La voix de la narratrice est de plus en plus persuasive.
Elle va au plus profond de l’être. Le lecteur s’accroche à cette histoire palpitante, il n’a aucune occasion de reprendre son souffle. Vacances et mariage à l’algérienne, attentats terroristes, «nouvel ordre infâme» et un monde qui marche sur la tête... La tragédie de la «décennie noire» est surtout mise en lumière dans les délires oniriques de la narratrice, à travers le quatrième chapitre («Le cri») où sont utilisées les techniques du surréalisme pour illustrer des images et des visions cauchemardesques. Réveil brutal dans «l’avion qui va atterrir à Orly dans cinq minutes».

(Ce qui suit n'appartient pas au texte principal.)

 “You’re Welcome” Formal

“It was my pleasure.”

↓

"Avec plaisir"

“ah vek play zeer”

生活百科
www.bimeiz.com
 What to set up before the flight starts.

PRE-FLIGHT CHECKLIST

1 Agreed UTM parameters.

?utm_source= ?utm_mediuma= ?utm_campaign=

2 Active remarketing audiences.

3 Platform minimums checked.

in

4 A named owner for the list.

C’était l’alternative la moins cruelle pour cette femme universitaire habitée par la révolte de l’instinct : partir, s’exiler comme tant d’autres. à Paris, elle se fraie un chemin «pas à pas...». Elle veut se reconstruire moralement et intellectuellement. Pas facile. Ici, dans le monde occidental, tout se consomme, la nature comme les humains. C’est un univers concentrationnaire où l’homme moderne soigne son image, s’enferme dans un travail aliénant. Familles atomisées, gens pressés et stressés, déprime... Cerise sur le gâteau ? La rencontre d’un Maghrébin (un Tunisien) lui fait croire qu’elle a enfin trouvé l’amour, le réconfort et une vraie raison de vivre. Las, «le processus de démolition» de son être intime va s’accélérer.

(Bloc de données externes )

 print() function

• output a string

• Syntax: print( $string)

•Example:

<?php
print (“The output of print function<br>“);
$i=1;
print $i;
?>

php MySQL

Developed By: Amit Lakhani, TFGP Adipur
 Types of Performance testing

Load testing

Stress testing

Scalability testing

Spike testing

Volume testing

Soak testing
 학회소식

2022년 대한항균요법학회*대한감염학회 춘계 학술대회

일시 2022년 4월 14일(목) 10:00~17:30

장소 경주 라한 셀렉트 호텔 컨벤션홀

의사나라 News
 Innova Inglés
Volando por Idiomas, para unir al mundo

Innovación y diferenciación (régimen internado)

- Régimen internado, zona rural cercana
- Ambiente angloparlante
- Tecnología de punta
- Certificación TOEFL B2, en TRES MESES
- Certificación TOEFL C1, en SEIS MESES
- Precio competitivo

L’oiseau rare qu’elle avait déniché, à cinquante ans, s’était révélé un pervers narcissique ! Un monstre. Très fragilisée psychiquement, elle ne devait pourtant compter que sur elle-même pour s’en sortir. Pour apprendre «à naître seule... et à grandir seule... avec ma vérité», se disait-elle. Il lui fallait agir pour briser le cercle maléfique de la résignation suicidaire. Après tous ces orages,  la mise au monde de la femme est-elle maintenant possible ? Ce premier livre a été récompensé par le prix Yamina-Mechakra du roman féminin.
Hocine Tamou

Hedia Bensahli, Orages, éditions Frantz-Fanon, Tizi Ouzou 2018, 262 pages, 700 DA.